*** Information given ***

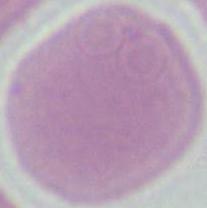 Photomicrograph. 1000x magnification. A red blood cell is shown.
Locate every Plasmodium parasite and every leukocyte.
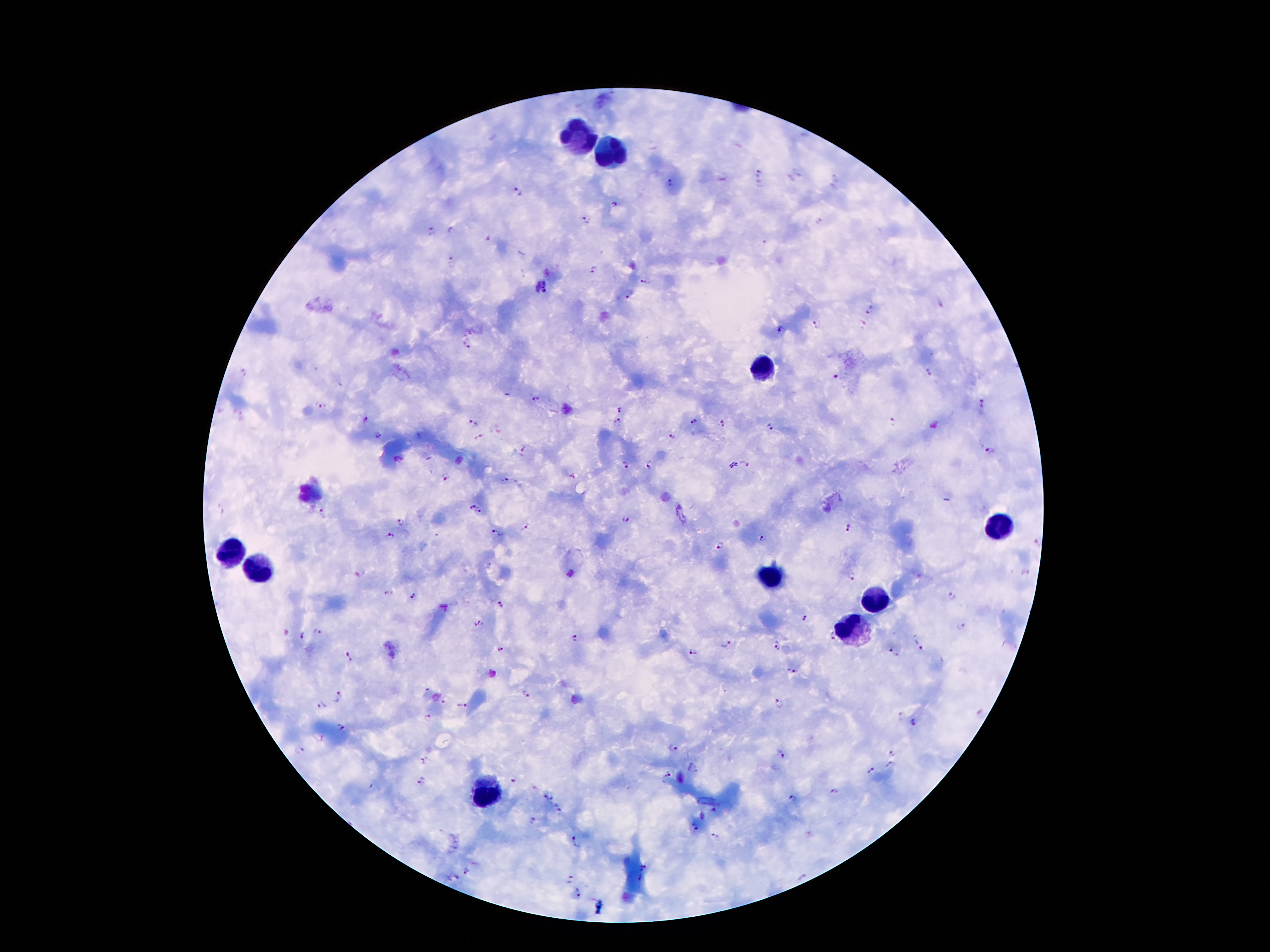

Approximate centers as (x, y) in pixels.
Plasmodium parasites: (759, 172), (670, 183), (517, 192), (614, 203), (586, 220), (452, 228), (430, 231), (487, 241), (449, 259), (593, 271), (646, 280), (542, 285), (628, 298), (871, 310), (817, 324), (470, 329), (782, 331), (464, 344), (930, 372), (243, 374), (836, 376), (536, 400), (984, 404), (322, 406), (620, 408), (366, 419), (692, 421), (473, 423), (617, 423), (721, 423), (893, 423), (933, 424), (769, 428), (495, 429), (377, 435), (670, 436), (480, 439), (523, 447), (991, 451), (650, 463), (744, 464), (625, 465), (571, 477), (444, 478), (503, 479), (472, 507), (480, 511), (322, 514), (624, 518), (401, 520), (524, 528), (847, 528), (498, 534), (389, 535), (763, 538), (718, 545), (360, 570), (1025, 574), (853, 576), (389, 593), (413, 596), (954, 596), (502, 603), (805, 619), (479, 623), (961, 628), (319, 631), (304, 635), (573, 638), (726, 646), (775, 648), (918, 648), (501, 650), (893, 652), (692, 653), (349, 657), (792, 670), (425, 689), (525, 695), (340, 697), (778, 703), (321, 706), (460, 706), (899, 716), (425, 718), (914, 724), (341, 727), (673, 747), (299, 751), (893, 751), (780, 756), (425, 760), (891, 766), (692, 767), (870, 770), (667, 774), (513, 780), (422, 781), (834, 792), (548, 798), (792, 799), (558, 810), (533, 819), (692, 828), (714, 837), (575, 842), (466, 872), (569, 879), (577, 894).
Leukocytes: (582, 136), (605, 151), (762, 368), (1002, 525), (230, 549), (254, 569), (773, 574), (875, 600), (854, 630), (491, 791).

*** End of Information given ***

* _What the task requires_
Start at the line above containing "Locate every Plasmodium" and stop at the line containing "Approximate centers as (x, y) in pixels.": print those lines and everything between them exactly, but not the pictures.

* _Written answer_
Locate every Plasmodium parasite and every leukocyte.

Approximate centers as (x, y) in pixels.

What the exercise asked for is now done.